Заметки по философии живописи - страница 6



Безусловно, узнавание и знание связаны друг с другом: в узнавании появляется знание, но не наоборот. Знание в узнавании особого рода, типа иероглифа. Например, в русской бытовой культуре смысл выражения «муж поехал на рыбалку» при определённой доли проницательности может к собственно рыбалке не иметь никакого отношения: картина другая. Узнавание совершается в соответствии с поговоркой «пелена с глаз упала», «осенило». Именно этого эффекта добивались античные художники. Картины, вмонтированные в стены портика, предлагались всеобщему созерцанию с умыслом, чтобы увиденное «осеняло» всех.
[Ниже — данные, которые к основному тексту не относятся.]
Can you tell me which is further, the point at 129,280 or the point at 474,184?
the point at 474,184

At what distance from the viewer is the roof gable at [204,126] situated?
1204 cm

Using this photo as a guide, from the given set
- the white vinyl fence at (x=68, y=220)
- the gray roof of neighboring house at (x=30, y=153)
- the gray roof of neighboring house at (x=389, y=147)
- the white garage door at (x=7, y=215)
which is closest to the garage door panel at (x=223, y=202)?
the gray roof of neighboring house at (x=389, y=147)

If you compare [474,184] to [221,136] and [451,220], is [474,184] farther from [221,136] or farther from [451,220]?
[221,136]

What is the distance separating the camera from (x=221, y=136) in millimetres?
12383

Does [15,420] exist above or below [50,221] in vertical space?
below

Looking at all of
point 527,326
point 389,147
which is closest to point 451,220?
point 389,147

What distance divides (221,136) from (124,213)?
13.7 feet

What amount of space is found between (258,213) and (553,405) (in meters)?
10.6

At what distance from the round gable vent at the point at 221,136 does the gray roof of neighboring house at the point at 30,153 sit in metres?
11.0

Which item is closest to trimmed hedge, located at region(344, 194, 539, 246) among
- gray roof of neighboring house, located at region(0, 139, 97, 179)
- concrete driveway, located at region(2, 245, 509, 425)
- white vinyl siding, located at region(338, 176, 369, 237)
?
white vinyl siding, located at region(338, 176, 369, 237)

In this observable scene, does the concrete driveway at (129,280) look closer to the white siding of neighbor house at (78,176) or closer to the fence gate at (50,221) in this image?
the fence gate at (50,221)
В гегелевское понятие «колорит человека» вплетён, безусловно, и эротический момент, только не надо эротику сводит к сексуальности, – как это стало традиционным в эпоху Возрождения. В античности эротика понималась как чувственное отношение к телесности как таковой. Например, если человеку нравятся медные вещи, значит, сам материал меди вызывает некую «филию», «эмпатию». Если нравится кожа и вещи из кожи, то явно налицо некая эротичность восприятия. Домашние животные, которых тискают и обнимают, вызывают к себе особые чувства «умиления» именно своей телесностью. Мифологический Эрос в космогенезе как раз представлял «умиление телесностью». В античности телесность человека вызывала аналогичные чувства с желанием тискать и обнимать, созерцать и «меряться силами» в тесных объятиях. Христианской церкви пришлось приложить немало усилий, чтобы вызвать отвращение к телесности человека. Тертуллиан, например, требовал улыбаться «не до обнажения зубов». В свою очередь, в эпоху Возрождения ненависть к церкви обернулась восстановлением эротики, но в карикатурном виде – посредством откровенно бесстыдного обращения к сексуальности. В античности эротика (как умиление телесностью) и сексуальность (как практика половых отношений) практически могли даже не пересекаться, существуя параллельно. Подобная ситуация была характерной, например, и для традиционной русской культуры.

Г. Гегель, отмечая явный недостаток «колорита человека» в современной ему живописи, так или иначе, держал про себя ориентиром античное искусство. В «колорите человека» присутствуют и телесная составляющая, и социальная, и историческая, и этническая. Образованный художник должен понимать этнос портретируемого, особенности возраста, социальный статус, историческую эпоху, ландшафт и климат, – причем в их дифференциальном анализе. Если художник к этому не способен, то возникают претензии прежде всего к его образованию, причем, как к общему, так и профессиональному. Античная эпоха подобных проблем не знала, причем, не по причине наличия сверх-образованности. Дело в том, что античный художник точно знал назначение своего произведения; соответственно, отсчитывал ход работы как бы с конца. Он знал, что картина будет вмонтирована в стену портика на всеобщее обозрение, она должна обрадовать встречей с ней шествующих по улицам нарядных горожан и оставить впечатление радостной проницательности. И всё. При неудачном исполнении картину выломают, заставят вернуть деньги, да ещё поднимут на смех.

Можно предполагать, что в античные времена философия живописи не доставляла, в отличие от философии музыки, особых проблем. С музыкой связана некая тайна психического воздействия: через тембр, ритм, мелос, динамические оттенки. Возникали философские споры о допустимости или недопустимости тех или иных музыкальных инструментов, о преимуществах разных ладов, которых было более двух десятков. Музыка в иерархии искусств уступала место только поэзии, в которой вдохновение («поэсис») преобладало над ремеслом («технэ»). В музыке ремесло и ученичество всё-таки преобладало. У Аристотеля есть проницательно-ироничное замечание о том, что учиться музыке полезно, но быть музыкантом не стоит. О том, чтобы быть художником, даже мысли не возникало. Хотя «рисование» должно быть общеобразовательным предметом в школе, поскольку «оно развивает глаз при определении телесной красоты» [Аристотель, 1984, с. 632]. Говорить о том, что в иерархии искусств живопись стояла ниже музыки, всё же вряд ли уместно. О живописи меньше спорили в виду её наглядности. Живопись была понятна.